Kutipan Dokumen =
═══
Oleh: Firdaus Nafid*
Dunia Asuransi tengah menjadi perbincangan hangat seluruh lapisan masyarakat karena kasus BPJS, Jiwasraya, dan Asabri. Hari ini didapati di salah satu RSUD bahwa masyarakat yang berobat menggunakan BPJS Kesehatan berjumlah ratusan. Juga telah diadakan pendataan Keluarga sehat oleh Puskesmas setempat, salah satu faktornya adalah menjadi Anggota JKN.
Jauh sebelum berbagai permasalahan tersebut menyeruak di tengah-tengah masyarakat, khususnya terkait BPJS dan fatwa MUI yang menyatakan bahwa BPJS tidak sesuai Syariah, DSN-MUI sudah mengeluarkan Fatwa NO. 21/DSN-MUI/X/2001 Tentang Pedoman Umum Asuransi Syari’ah, Sistem Syariah dalam Asuransi. Fatwa diterima dan disahkan setelah bertahun-tahun diperjuangkan dalam Undang-Undang No. 40 Tahun 2014 Tentang Perasuransian. Sebagaimana dual system yang dijalankan oleh Perbankan di Indonesia, yaitu konvensional dan syariah.
BPJS dan Syariat
Di lain pihak Pemerintah telah menerbitkan Undang-Undang Nomor 40 Tahun 2004 tentang Sistem Jaminan Sosial Nasional (UU SJSN) dan Undang-Undang Nomor 24 Tahun 2011 tentang Badan Penyelenggara Jaminan Sosial (UU BPJS). BPJS bertindak selaku Penyelenggara Program Jaminan Sosial Nasional yang menggantikan sejumlah lembaga jaminan sosial yang ada di Indonesia secara bertahap. Antara lain lembaga asuransi jaminan kesehatan PT Askes Indonesia menjadi BPJS Kesehatan Pada awal 2014 dan lembaga jaminan sosial ketenagakerjaan PT Jamsostek menjadi BPJS Ketenagakerjaan pada 2015.
Hal ini merupakan langkah nyata pemerintah untuk menjamin dan memperhatikan kesehatan sebagai hak dasar setiap orang. Karena semua warga negara berhak mendapatkan pelayanan kesehatan. Namun, berdasarkan UU BPJS sistem operasi dalam BPJS dinilai ada yang tidak sesuai dengan Prinsip Syariah oleh MUI.
Pada tanggal 7-10 Juni 2015 bertempat di Ponpes At-Tauhidiyah, Cikura, Bojong, Tegal, Jawa Tengah diselenggarakan “Ijtima’ Ulama’ ke 5 Komisi Fatwa MUI se-Indonesia”. Salah satu hasil ijtima’ tersebut adalah operasi BPJS Kesehatan dinilai tidak sesuai dengan prinsip syari’ah karena mengandung unsur gharar (penipuan/ketidakjelasan), maisir (perjudian), dan riba.
═══
Data Latihan =

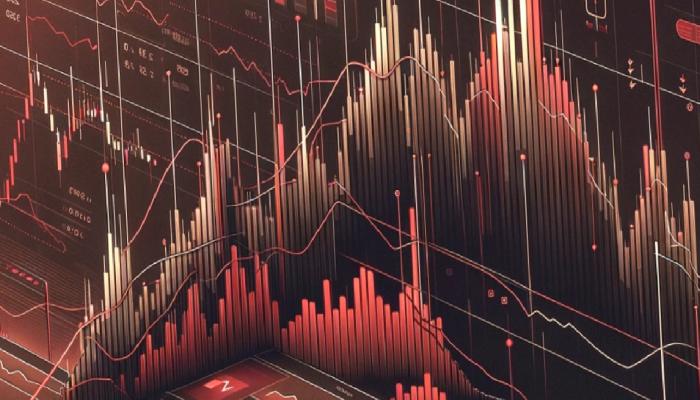BitTorrent’te (BTT) satış baskısı arttı: Riskli bölgede!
═══
Instruksi Singkat A = Di mana Ijtima' Ulama' ke-5 Komisi Fatwa MUI se-Indonesia diselenggarakan menurut artikel tentang BPJS dan syariah?
Instruksi Singkat B = Kembalikan bagian artikel tentang BPJS dan syariah antara "Pada tanggal 7-10" dan "(perjudian), dan riba.", termasuk kedua ujungnya, tanpa perubahan apa pun.

Kolom Jawaban A = Di Ponpes At-Tauhidiyah, Cikura, Bojong, Tegal, Jawa Tengah.

Kolom Jawaban B =
Pada tanggal 7-10 Juni 2015 bertempat di Ponpes At-Tauhidiyah, Cikura, Bojong, Tegal, Jawa Tengah diselenggarakan “Ijtima’ Ulama’ ke 5 Komisi Fatwa MUI se-Indonesia”. Salah satu hasil ijtima’ tersebut adalah operasi BPJS Kesehatan dinilai tidak sesuai dengan prinsip syari’ah karena mengandung unsur gharar (penipuan/ketidakjelasan), maisir (perjudian), dan riba.